The amount of whiskey lost to evaporation during the aging processed is often referred to as “Angel’s share.” First coined in 1970, the phrase is used regularly among distillers and enthusiasts alike. 

“Originally, the angels’ share related specifically to cognac, a high-quality brandy distilled from wine in the area of Cognac, a town in the department of Charente, in western France.” According to Word Histories.

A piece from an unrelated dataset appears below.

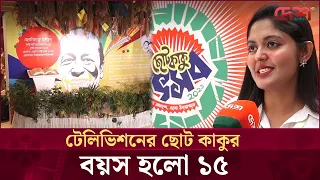 কেমন হচ্ছে “ছোট কাকু” উৎসব? | Choto Kaku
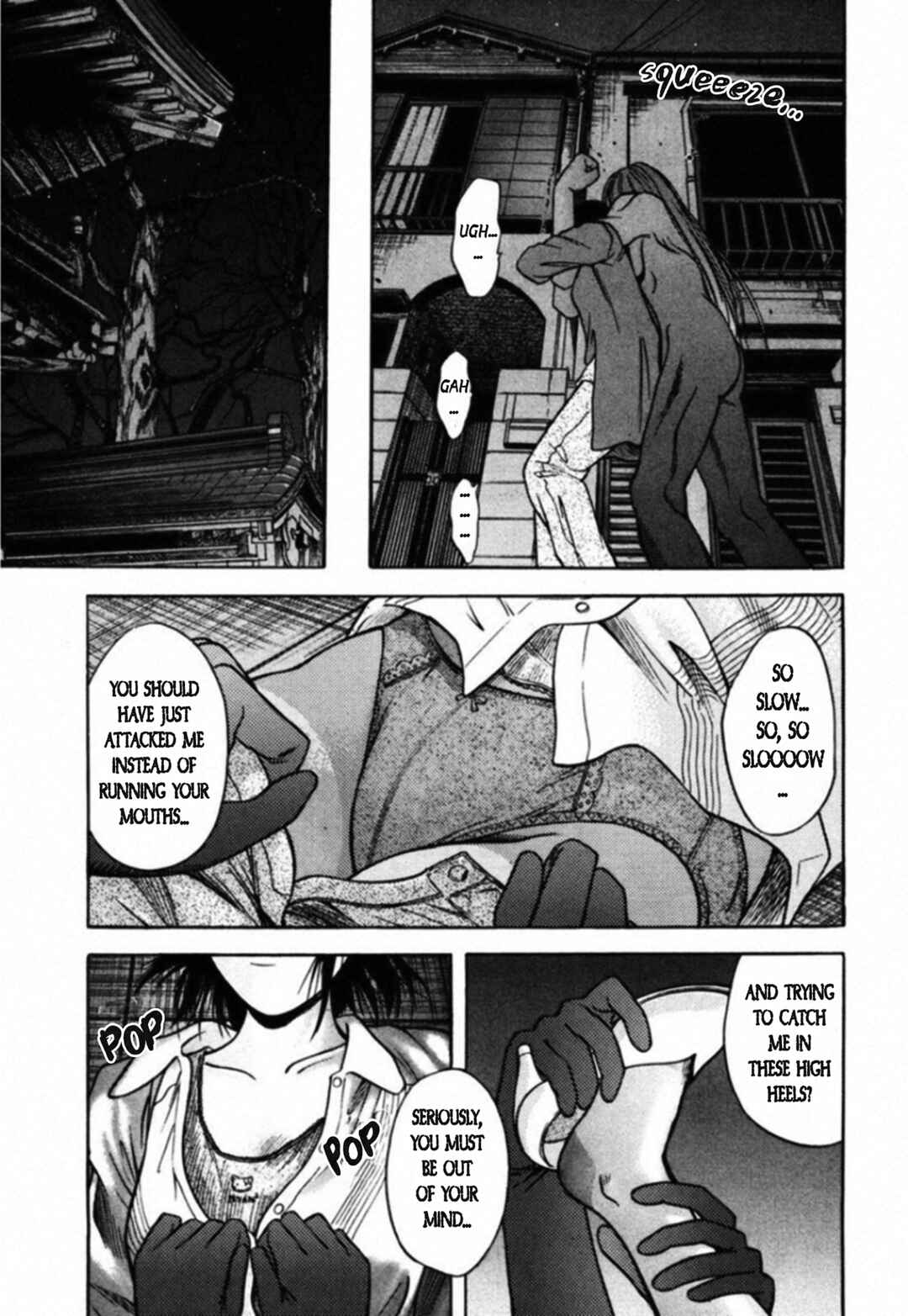 Page 5 Chapter 58 Kakeru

However, evaporation is not all a loss. The angel’s share helps with the maturation process and the smoothness in the whiskey. After the sugars in the alcohol ferment, the whiskey (or other distilled drink) would be virtually undrinkable, sometimes as high as 190 proof. To remedy this, distillers typically store the whiskey in oak barrels, often heavily charred before filling. Over time, the liquid evaporates (the angel’s share) through the staves of the oak. The more that vaporizes over time, the lower the alcohol content.

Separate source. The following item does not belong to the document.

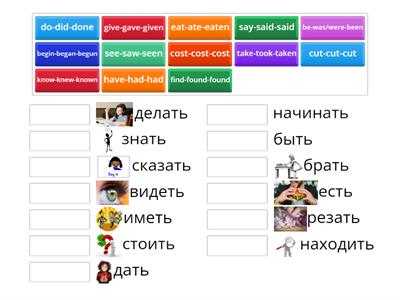 Irregular verbs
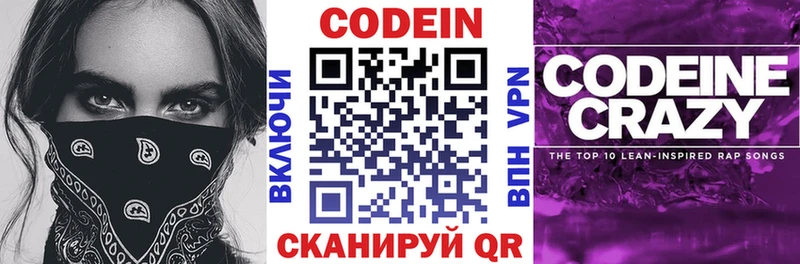 Купить где Апатиты Кодеиновый сироп Lean Purple Drank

Vintage Advertisement Using Angel's Share

Advertisements for Bisquit appeared in The Illustrated London News from October to December 1972. Photo Credit: wordhistories.net

In total, a distiller can expect to lose at least 2% of the total volume per year. The environment also has a significant effect on the amount the angels take. If the whiskey is aging in an arid location, more water will evaporate than alcohol resulting in a higher proof, so the setting affects the whiskey’s end result quite a bit.